* Parts of the exercise:
1/ Decide whether each statement agrees with the review of The Sandman Papers. Answer yes or no and quote the deciding words of the review.
(a) The reviewer counts three Shakespeare-themed essays in the collection.
(b) The reviewer calls the plots of The Sandman always straightforward.
(c) Leonora Soledad a Paula's essay notes a resonance between Destiny's garden and Borges' "The Garden of Forking Paths."
2/ Answer these questions from the review of The Sandman Papers.
(a) Which two Shakespeare plays does Gaiman incorporate into The Sandman?
(b) Who wrote "Aether/Ore: The Dreamworld Descends to Earth"?
(c) In which Sandman story does Gaiman depict Destiny's garden?
3/ Reproduce word for word the stretch of the review of The Sandman Papers from "The critical essays" through "arguments or not.".

* Document excerpt:
********************
Neil Gaiman's The Sandman - taking the entire run of the comic series as a whole - is a remarkable work. The individual stories within the arc of the work are intelligent, entertaining, highly literate examinations of interesting and often powerful themes and ideas. The characters are intriguing, fascinating. The plots are occasionally straightforward, more often intricate and entrancing. Plus it's fun to read and it looks cool.

So it's no wonder that The Sandman has achieved that lofty status which demands that people start writing critical papers about it. Which is where The Sandman Papers comes in.

The critical essays collected in this volume cover a range of topics, and the success of the collection can be seen in the fact that, having read the papers, I now want to go back read The Sandman again so I can "talk back" to the essayists in my mind, and decide whether I agree with their insights and arguments or not.

As with any critical collection, I found some essays of greater interest than others. As one might expect, having a deep appreciation for the works of Shakespeare, I was particularly interested in the essays that focused on Gaiman's use of the Stratford Bard as a character, and riffed on the themes of some of his plays. In choosing to incorporate "A Midsummer Night's Dream" and "The Tempest" within the narrative of The Sandman, Gaiman makes possible multiple levels of exploration of the themes of dream and reality, creation and creator, as is made evident in the three Shakespeare-themed essays in this collection:

"Of Stories and Storytellers in Gaiman and Vess's 'A Midsummer Night's Dream'" by Joe Sanders
"Prospero Framed in Neil Gaiman's 'The Wake'" by Joan Gordan
"Aether/Ore: The Dreamworld Descends to Earth" by Alan Levitan

I also enjoyed Leonora Soledad a Paula's "Imaginary Places and Fantastic Narratives: Reading Borges Through The Sandman," particularly since she mentions some of the same echoes of Borges' writing that struck me in my reading of The Sandman, such as the resonance between Gaiman's depiction of Destiny's garden in "A Season of Mists" and Borges' "The Garden of Forking Paths."
********************
* Information supplied:

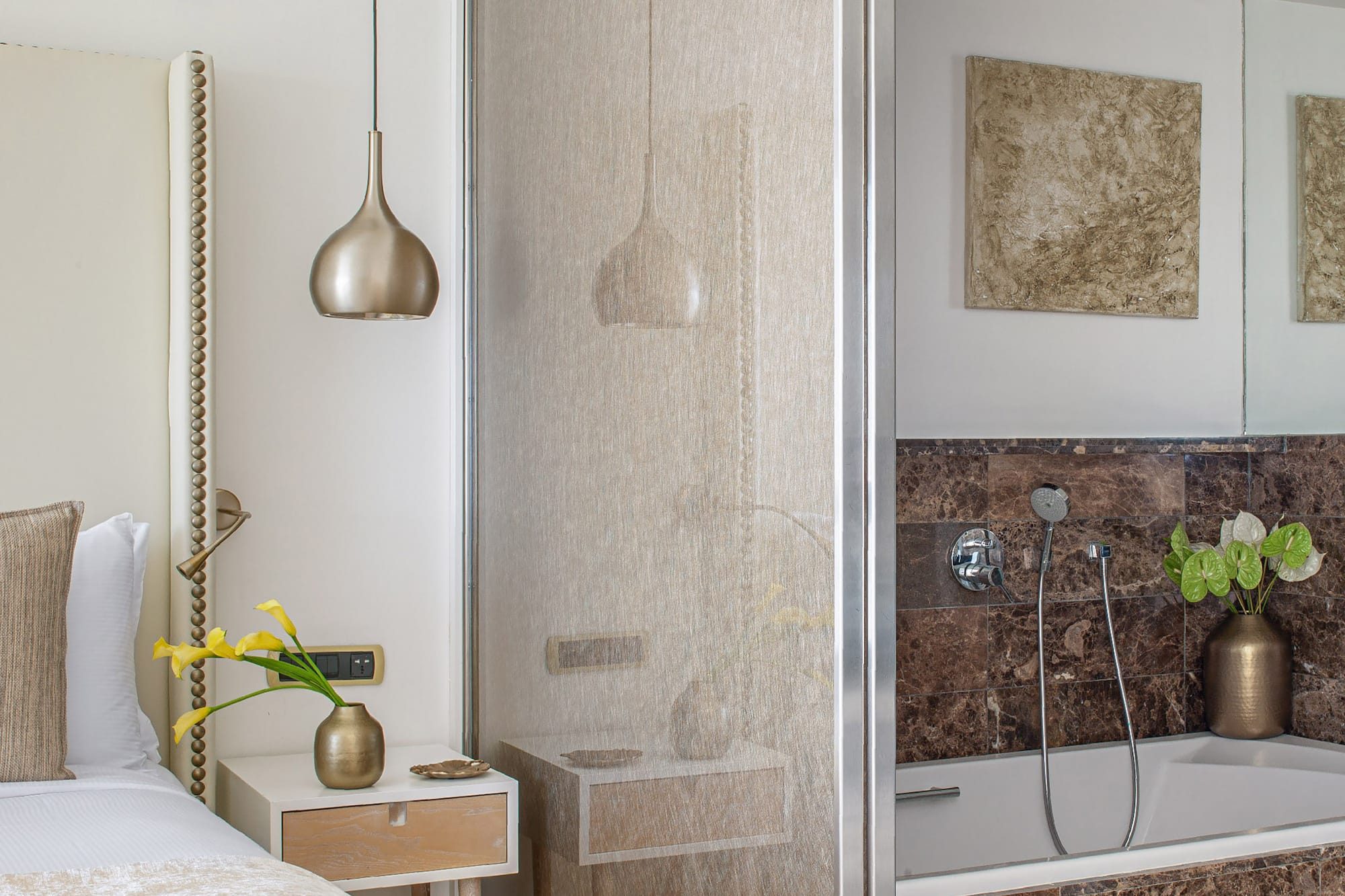 a bathroom with a shower and a bed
********************
* Solutions by task:
1/
(a) Yes: "as is made evident in the three Shakespeare-themed essays in this collection"
(b) No: "The plots are occasionally straightforward, more often intricate and entrancing."
(c) Yes: "the resonance between Gaiman's depiction of Destiny's garden in "A Season of Mists" and Borges' "The Garden of Forking Paths.""

2/
(a) "A Midsummer Night's Dream" and "The Tempest"
(b) Alan Levitan
(c) "A Season of Mists"

3/
The critical essays collected in this volume cover a range of topics, and the success of the collection can be seen in the fact that, having read the papers, I now want to go back read The Sandman again so I can "talk back" to the essayists in my mind, and decide whether I agree with their insights and arguments or not.